As a Generation Y human with an Internet connection, I can only process information if it is represented in lists whose titles begin with “The 10 most amazing...” and include cats, or in comparative graphs that are preferably animated and can edutain me via a gadget that I can fondle in public.

Admittedly, I still haven’t quite worked my way up to revering Beyonce as the embodiment of the sacred feminine; I am not fully integrated in the matrix yet.

Recently, I did stumble on some information that attracted me by making it appear that Tanzanian women are holding it down in the area of politics.

This I learned from an infographic (not animated, shame on them) distributed online by the BBC, highlighting some of the findings of the World Economic Forum’s 2013 Gender Report.

The exciting parts of the report were the sub-indices and graphs of the report itself that showed three areas in which we’re doing impressively well.

Labour: Almost full gender parity, which is excellent, and makes me wonder about where to look for information about income by gender. Primary school enrolment is also almost at full gender parity, with the result that literacy rates amongst women are also very high.

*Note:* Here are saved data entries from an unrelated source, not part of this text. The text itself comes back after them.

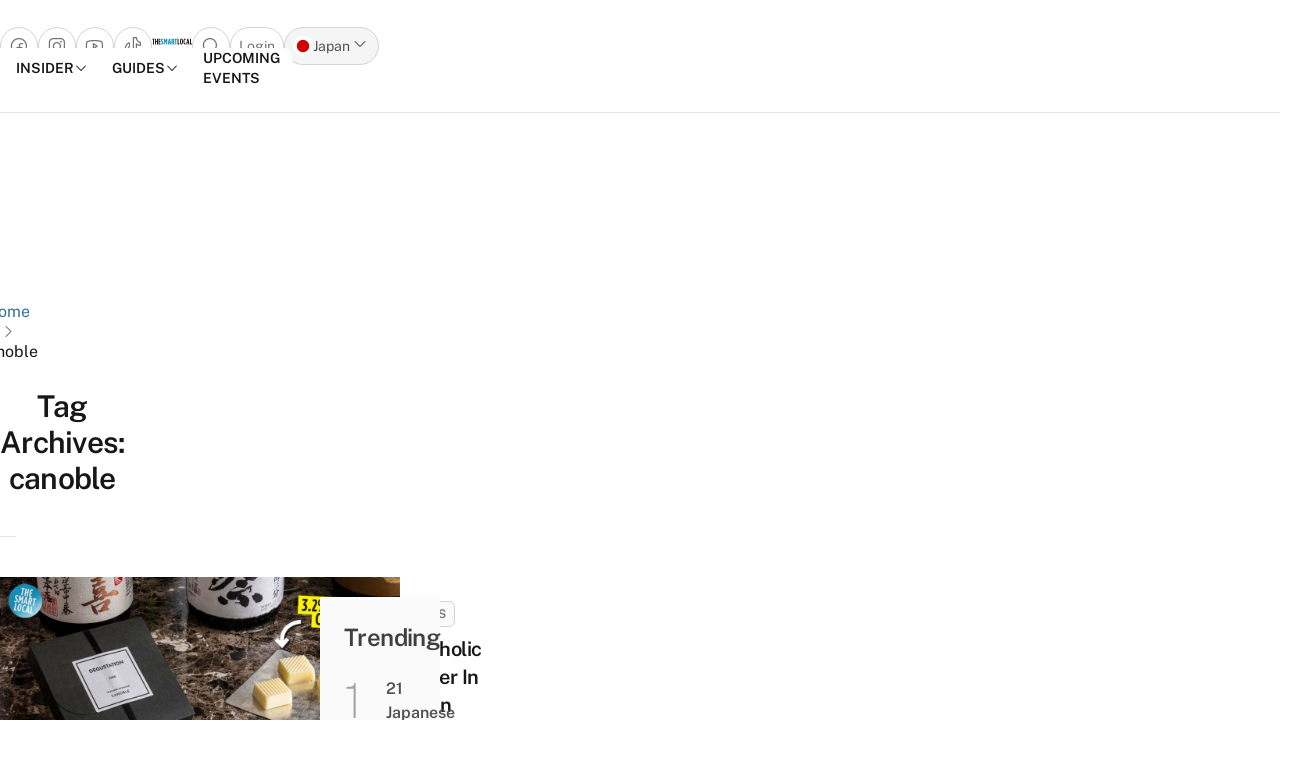

--- FILE ---
content_type: image/svg+xml
request_url: https://thesmartlocal.jp/wp-content/themes/tsl2/theme/images/flags/1x1/th.svg
body_size: -301
content:
<svg xmlns="http://www.w3.org/2000/svg" id="flag-icon-css-th" viewBox="0 0 512 512">
  <g fill-rule="evenodd">
    <path fill="#f4f5f8" d="M0 0h512v512H0z"/>
    <path fill="#2d2a4a" d="M0 173.4h512V344H0z"/>
    <path fill="#a51931" d="M0 0h512v88H0zm0 426.7h512V512H0z"/>
  </g>
</svg>
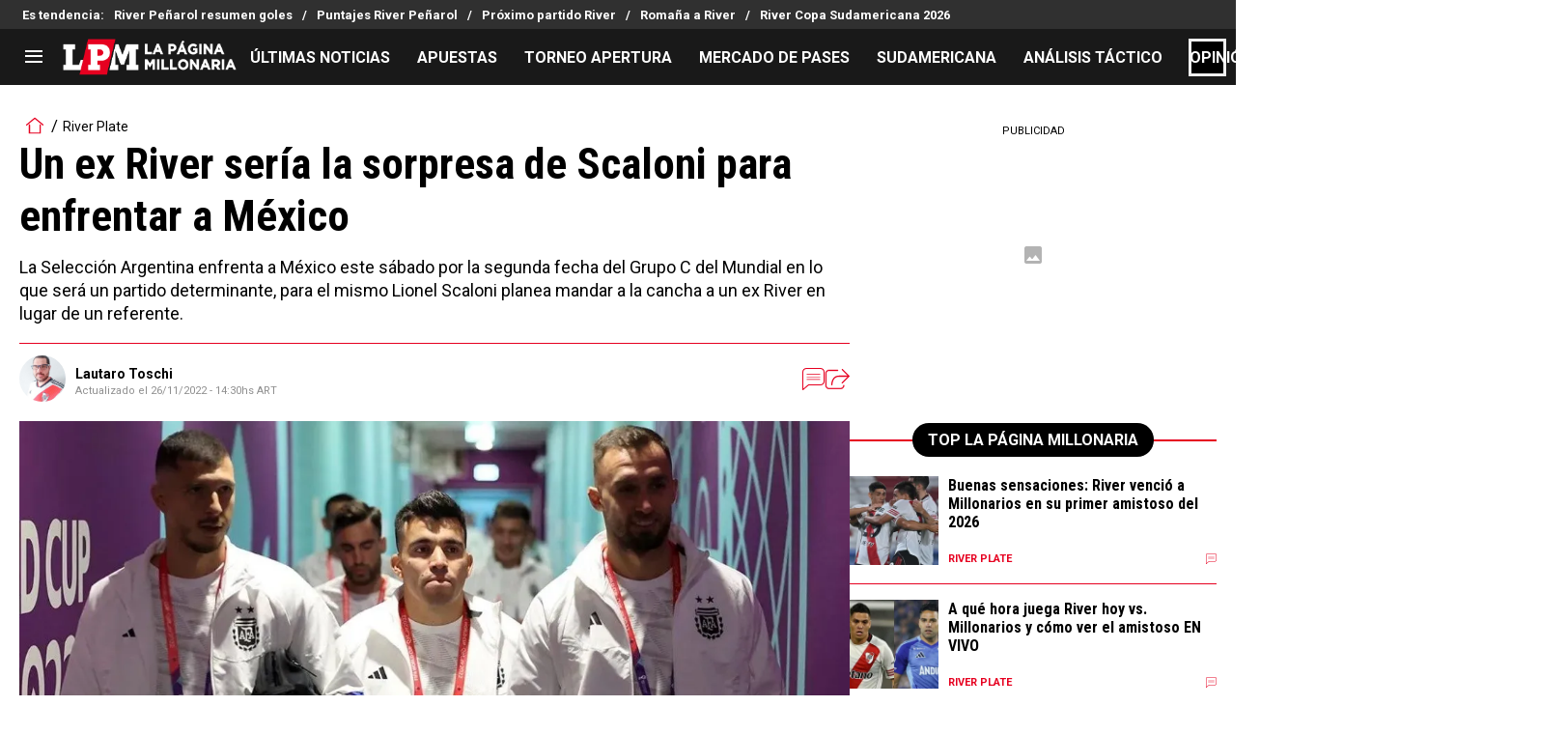

--- FILE ---
content_type: text/javascript; charset=utf-8
request_url: https://live.primis.tech/live/liveView.php?s=114245&kv_1=ex-river,guido-rodriguez,mundial,qatar-2022,seleccion-argentina,seleccion-argentina,seleccion-mexico&kv_2=165104&cbuster=%%CACHEBUSTER%%&cbuster=1769094552&pubUrlAuto=https%3A%2F%2Flapaginamillonaria.com%2Friverplate%2FUn-ex-River-seria-la-sorpresa-en-la-formacion-de-Argentina-contra-Mexico-en-el-Mundial-20221126-0001.html&videoType=flow&floatWidth=&floatHeight=&floatDirection=&floatVerticalOffset=&floatHorizontalOffset=&floatCloseBtn=&flowMode=&flowCloseButtonPosition=
body_size: 2038
content:

                        try
                        {
                            var linksArray = '  https://live.primis.tech/main/js/deflate.min.js  https://live.primis.tech/content/omid/static/omweb-v1.5.6.js  https://live.primis.tech/content/omid/static/omid-session-client-v1.5.6.js  https://live.primis.tech/content/pal/pal.js  https://live.primis.tech/content/prebid/prebidVid.9.18.0_75.min.js   https://live.primis.tech/live/liveVideo.php?vpaidManager=sekindo&s=58057&ri=[base64]&cudi=pip-MTthMTxkLwIjMS4lMwM%3D&userUA=Mozilla%2F5.0+%28Macintosh%3B+Intel+Mac+OS+X+10_15_7%29+AppleWebKit%2F537.36+%28KHTML%2C+like+Gecko%29+Chrome%2F131.0.0.0+Safari%2F537.36%3B+ClaudeBot%2F1.0%3B+%2Bclaudebot%40anthropic.com%29&debugInformation=&kv_1=ex-river%2Cguido-rodriguez%2Cmundial%2Cqatar-2022%2Cseleccion-argentina%2Cseleccion-argentina%2Cseleccion-mexico&kv_2=165104&isWePassGdpr=1&noViewableMidrollPolicy=vary&isDoublePreroll=1&autoSkipVideoSec=30&c2pWaitTime=3&sdkv=&isSinglePageFloatSupport=1&availCampaigns=&isAmpIframe=0&tagKeywords=&cbuster=1769094552&csuuid=69723d9867c2f&debugInfo=17256294_&debugPlayerSession=&pubUrlDEMO=&isAsyncDEMO=0&customPlaylistIdDEMO=&sta=17256294&showLogo=0&clkUrl=&plMult=-1&schedule=eyJwcmVfcm9sbCI6MSwibWlkX3JvbGwiOltdLCJnYXAiOiJhdXRvIn0%3D&content=plembed36dckixnjvqg&secondaryContent=&x=640&y=440&pubUrl=https%3A%2F%2Flapaginamillonaria.com%2Friverplate%2FUn-ex-River-seria-la-sorpresa-en-la-formacion-de-Argentina-contra-Mexico-en-el-Mundial-20221126-0001.html&contentNum=1&flow_closeBtn=0&flowCloseTimeout=0&flow_closeButtonPosition=right&flow_direction=bl&flow_horizontalOffset=10&flow_bottomOffset=100&impGap=1&flow_width=310&flow_height=260&videoType=normal&isOriginImg=0&gdpr=0&gdprConsent=&contentFeedId=&geoLati=39.9625&geoLong=-83.0061&vpTemplate=17644&flowMode=below&isRealPreroll=0&playerApiId=&isApp=0&ccpa=0&ccpaConsent=1---&subId=&appName=&appBundleId=https%3A%2F%2Flapaginamillonaria.com%2Friverplate%2FUn-ex-River-seria-la-sorpresa-en-la-formacion-de-Argentina-contra-Mexico-en-el-Mundial-20221126-0001.html&appStoreUrl=&diaid=&appPrivacyPolicy=&appIsPaid=&appDeveloper=&appId=&appVersion=&sdkv=&enableResizeObserverInapp=0&isAppJs=0'.split(' ');

                            for(var l = 0; l < linksArray.length; l++)
                            {
                                if(linksArray[l].length > 10)
                                {
                                    var sc = document.createElement('script');
                                    sc.type = 'text/javascript';
                                    sc.async = false;
                                    sc.src = linksArray[l];
                                    document.head.appendChild(sc);
                                }
                            }
                        }
                        catch(e)
                        {
                            document.write('<script type="text/javascript" src="https://live.primis.tech/main/js/deflate.min.js">\x3C/script><script type="text/javascript" src="https://live.primis.tech/content/omid/static/omweb-v1.5.6.js">\x3C/script><script type="text/javascript" src="https://live.primis.tech/content/omid/static/omid-session-client-v1.5.6.js">\x3C/script><script type="text/javascript" src="https://live.primis.tech/content/pal/pal.js">\x3C/script><script type="text/javascript" src="https://live.primis.tech/content/prebid/prebidVid.9.18.0_75.min.js">\x3C/script><script type=' + "'" + 'text/javascript' + "'" + ' language=' + "'" + 'javascript' + "'" + ' src="https://live.primis.tech/live/liveVideo.php?vpaidManager=sekindo&s=58057&ri=[base64]&cudi=pip-MTthMTxkLwIjMS4lMwM%3D&userUA=Mozilla%2F5.0+%28Macintosh%3B+Intel+Mac+OS+X+10_15_7%29+AppleWebKit%2F537.36+%28KHTML%2C+like+Gecko%29+Chrome%2F131.0.0.0+Safari%2F537.36%3B+ClaudeBot%2F1.0%3B+%2Bclaudebot%40anthropic.com%29&debugInformation=&kv_1=ex-river%2Cguido-rodriguez%2Cmundial%2Cqatar-2022%2Cseleccion-argentina%2Cseleccion-argentina%2Cseleccion-mexico&kv_2=165104&isWePassGdpr=1&noViewableMidrollPolicy=vary&isDoublePreroll=1&autoSkipVideoSec=30&c2pWaitTime=3&sdkv=&isSinglePageFloatSupport=1&availCampaigns=&isAmpIframe=0&tagKeywords=&cbuster=1769094552&csuuid=69723d9867c2f&debugInfo=17256294_&debugPlayerSession=&pubUrlDEMO=&isAsyncDEMO=0&customPlaylistIdDEMO=&sta=17256294&showLogo=0&clkUrl=&plMult=-1&schedule=eyJwcmVfcm9sbCI6MSwibWlkX3JvbGwiOltdLCJnYXAiOiJhdXRvIn0%3D&content=plembed36dckixnjvqg&secondaryContent=&x=640&y=440&pubUrl=https%3A%2F%2Flapaginamillonaria.com%2Friverplate%2FUn-ex-River-seria-la-sorpresa-en-la-formacion-de-Argentina-contra-Mexico-en-el-Mundial-20221126-0001.html&contentNum=1&flow_closeBtn=0&flowCloseTimeout=0&flow_closeButtonPosition=right&flow_direction=bl&flow_horizontalOffset=10&flow_bottomOffset=100&impGap=1&flow_width=310&flow_height=260&videoType=normal&isOriginImg=0&gdpr=0&gdprConsent=&contentFeedId=&geoLati=39.9625&geoLong=-83.0061&vpTemplate=17644&flowMode=below&isRealPreroll=0&playerApiId=&isApp=0&ccpa=0&ccpaConsent=1---&subId=&appName=&appBundleId=https%3A%2F%2Flapaginamillonaria.com%2Friverplate%2FUn-ex-River-seria-la-sorpresa-en-la-formacion-de-Argentina-contra-Mexico-en-el-Mundial-20221126-0001.html&appStoreUrl=&diaid=&appPrivacyPolicy=&appIsPaid=&appDeveloper=&appId=&appVersion=&sdkv=&enableResizeObserverInapp=0&isAppJs=0">\x3C/script>');
                        }
                        

--- FILE ---
content_type: application/javascript; charset=utf-8
request_url: https://fundingchoicesmessages.google.com/f/AGSKWxW-w7thjiKEW9sYcjOyEnd3p8tweN6EWpiunc0AW_Qay6ewVdkh6MG8WYALARp7R60v8I9kfGAbcoFVu7yxNRB6TDuRytS4mkukRakG0FS8e7zT33R65J4PFWXHHiTDSPzJzr18K6vmgZzmuvVQ1HogEa0kKNyib3A8Okwcw4h4Z4AjiykPrZ8yCCrS/_?adCount=/cashad2._ad_layer__floating_ad_/dfpsds.
body_size: -1289
content:
window['149385d6-f1b6-4916-9c08-be52e76f7445'] = true;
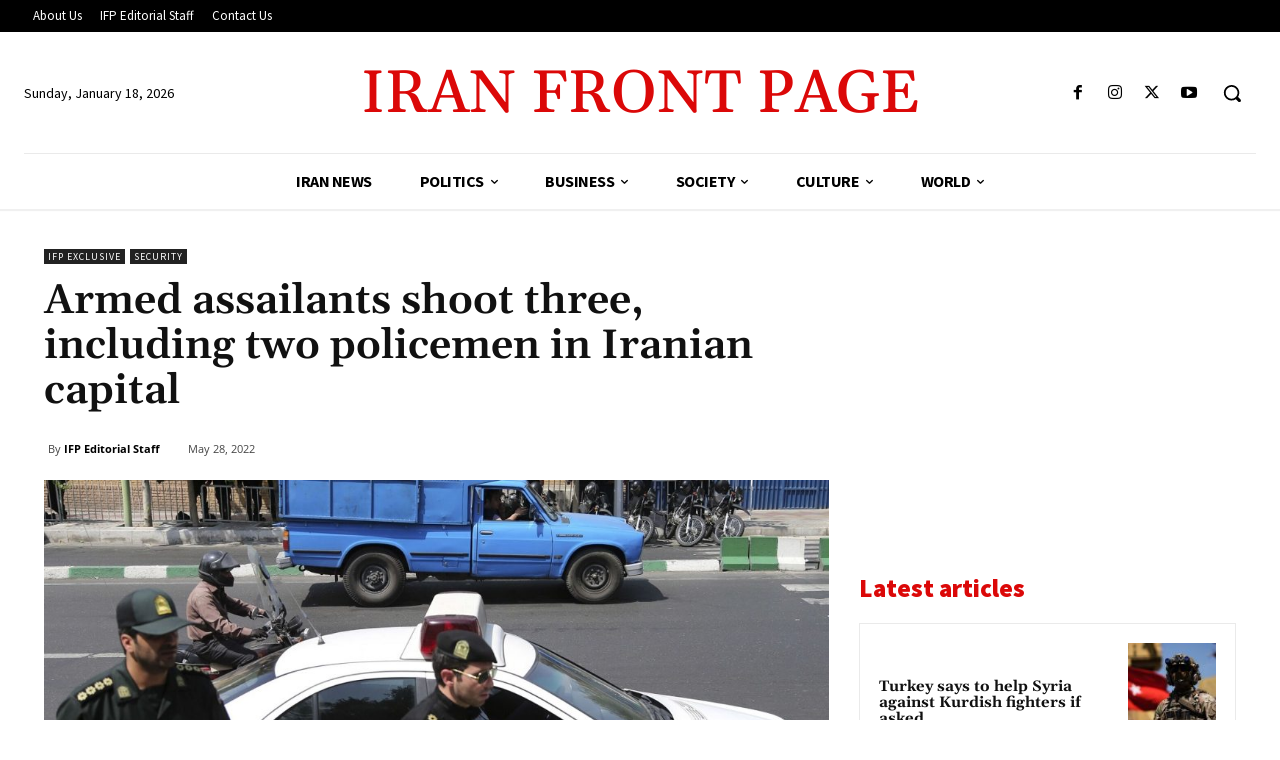

--- FILE ---
content_type: text/html; charset=utf-8
request_url: https://www.google.com/recaptcha/api2/aframe
body_size: 268
content:
<!DOCTYPE HTML><html><head><meta http-equiv="content-type" content="text/html; charset=UTF-8"></head><body><script nonce="Ek92SuFkShy15sRKHUs47A">/** Anti-fraud and anti-abuse applications only. See google.com/recaptcha */ try{var clients={'sodar':'https://pagead2.googlesyndication.com/pagead/sodar?'};window.addEventListener("message",function(a){try{if(a.source===window.parent){var b=JSON.parse(a.data);var c=clients[b['id']];if(c){var d=document.createElement('img');d.src=c+b['params']+'&rc='+(localStorage.getItem("rc::a")?sessionStorage.getItem("rc::b"):"");window.document.body.appendChild(d);sessionStorage.setItem("rc::e",parseInt(sessionStorage.getItem("rc::e")||0)+1);localStorage.setItem("rc::h",'1768723942284');}}}catch(b){}});window.parent.postMessage("_grecaptcha_ready", "*");}catch(b){}</script></body></html>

And that’s as good as it gets. The political participation indicators, on closer inspection, seem to contradict the overall conclusion made just a paragraph or two ago that politics is the area in which we have really challenged this gender divide.

Colour me surprised. There is a tiny graph at the bottom of the Tanzania page report which shows women’s political empowerment inching up painfully slowly since 2006, lagging very far behind the gains made in health, education and economic participation. What’s not happening here?

The entertainment industry is full of admirably successful women slinging opinions, crooning at us, refining and redefining local standards of beauty and intellect and all that entails.

Over the course of the Fourth Administration it has become normal to encounter women politicians of all stripes at all different levels of government. And yet we’re...not really empowered yet? Oh, wait, I think I just stumbled on something there, would that be... um, patriarchy?

Couple of months ago my representative in parliament, Halima Mdee (Kawe-Chadema) tried to come up with some positive energy when she was ambushed by an overly-enthusiastic radio journalist who wanted to know her opinion on whether Tanzania is ready for a female president.

She sounded tired but bravely flew the flag of optimism.

I happen to agree with her, we are ready to have a woman as Head of State. And because it is still a man’s world, a woman president wouldn’t make all that much difference to the status quo on her own.

Decades of women’s representation in parliament through special seats and we still cannot protect young girls from early marriage, curb domestic violence, guarantee safe childbirth, etcetera?

What we need is that dreaded F-word in our leadership. Evidence of feminist tendencies is something for which I’ll be examining the candidates emerging on a daily basis as we inch our way towards President-the-Fifth.

In the meantime, somewhere between mainlining twerking videos and waiting for the next Marvel Comics blockbuster, I try to be grateful for the incremental gains in the gendered power struggle. We’re so much further than we were before, right? Right?